# PROBLEM
Omit all pictures and transcribe only the lines in the entries below that run from the line with "Luzinda Indoor Rattan Chair" through the line with "Pliušinis žaislas KAKĖ MAKĖ, 32 cm".

# RECORDS TO USE
===

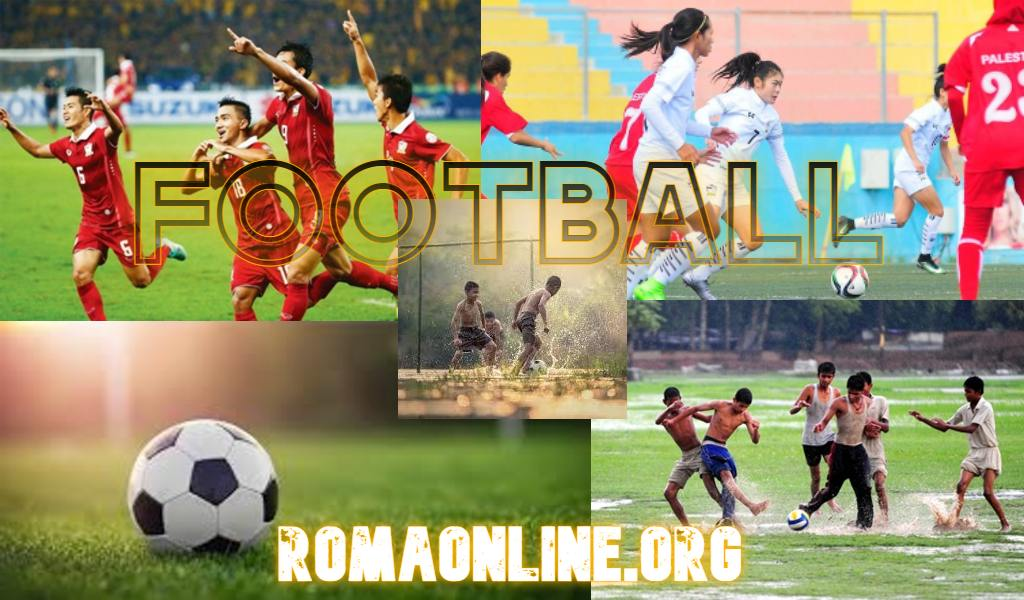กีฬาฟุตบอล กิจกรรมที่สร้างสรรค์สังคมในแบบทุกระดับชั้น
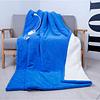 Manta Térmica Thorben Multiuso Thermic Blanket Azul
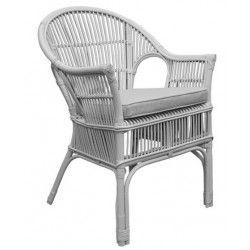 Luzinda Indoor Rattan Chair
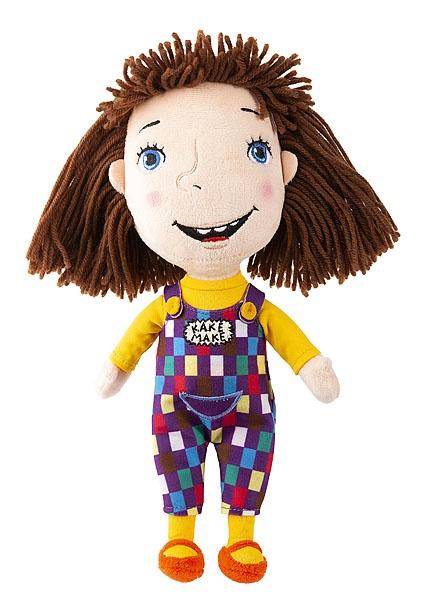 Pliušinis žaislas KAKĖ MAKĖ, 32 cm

===

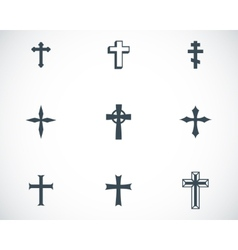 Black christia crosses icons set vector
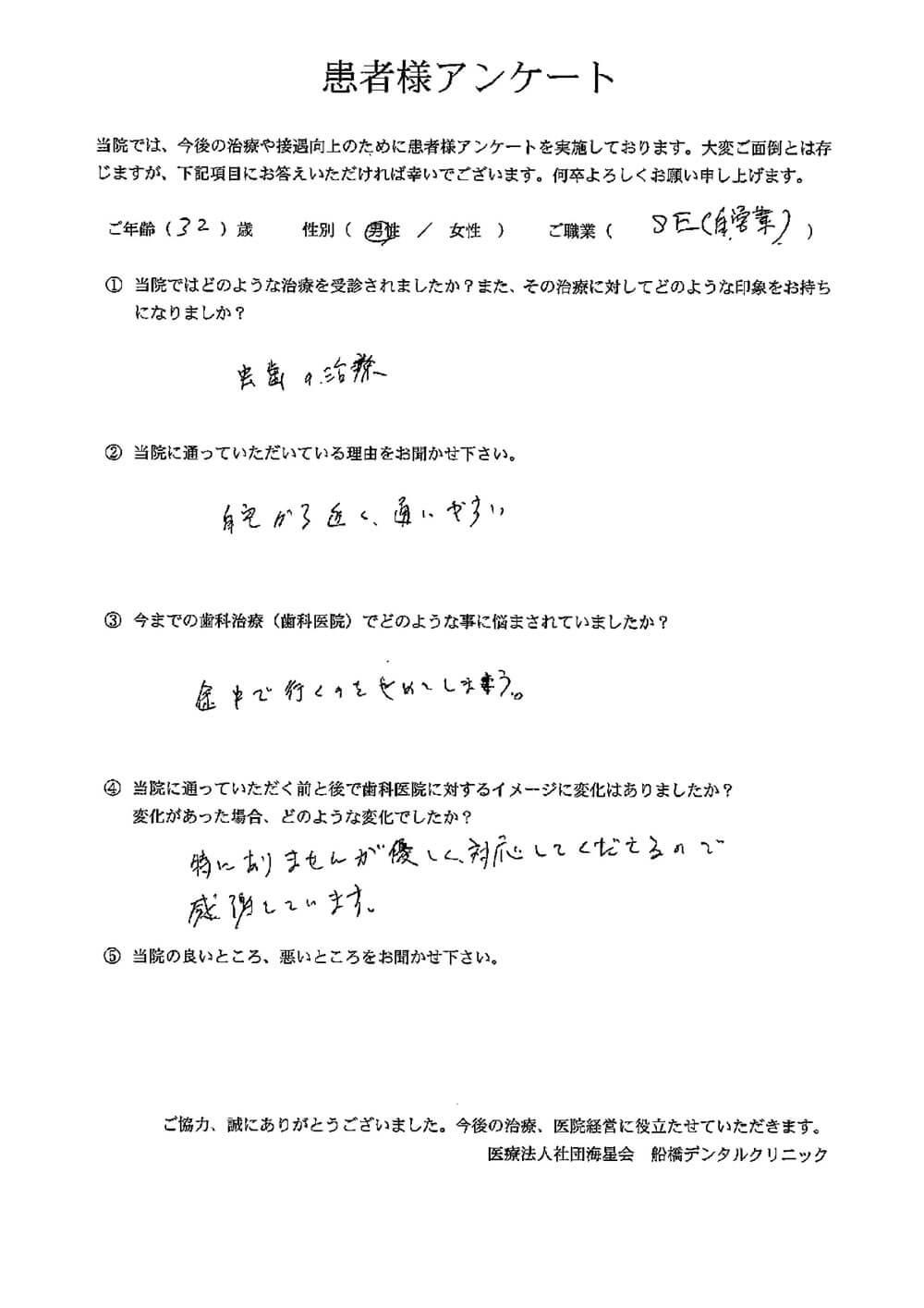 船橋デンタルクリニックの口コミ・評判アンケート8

===

# SOLUTION TO THIS PROBLEM
 Luzinda Indoor Rattan Chair
 Pliušinis žaislas KAKĖ MAKĖ, 32 cm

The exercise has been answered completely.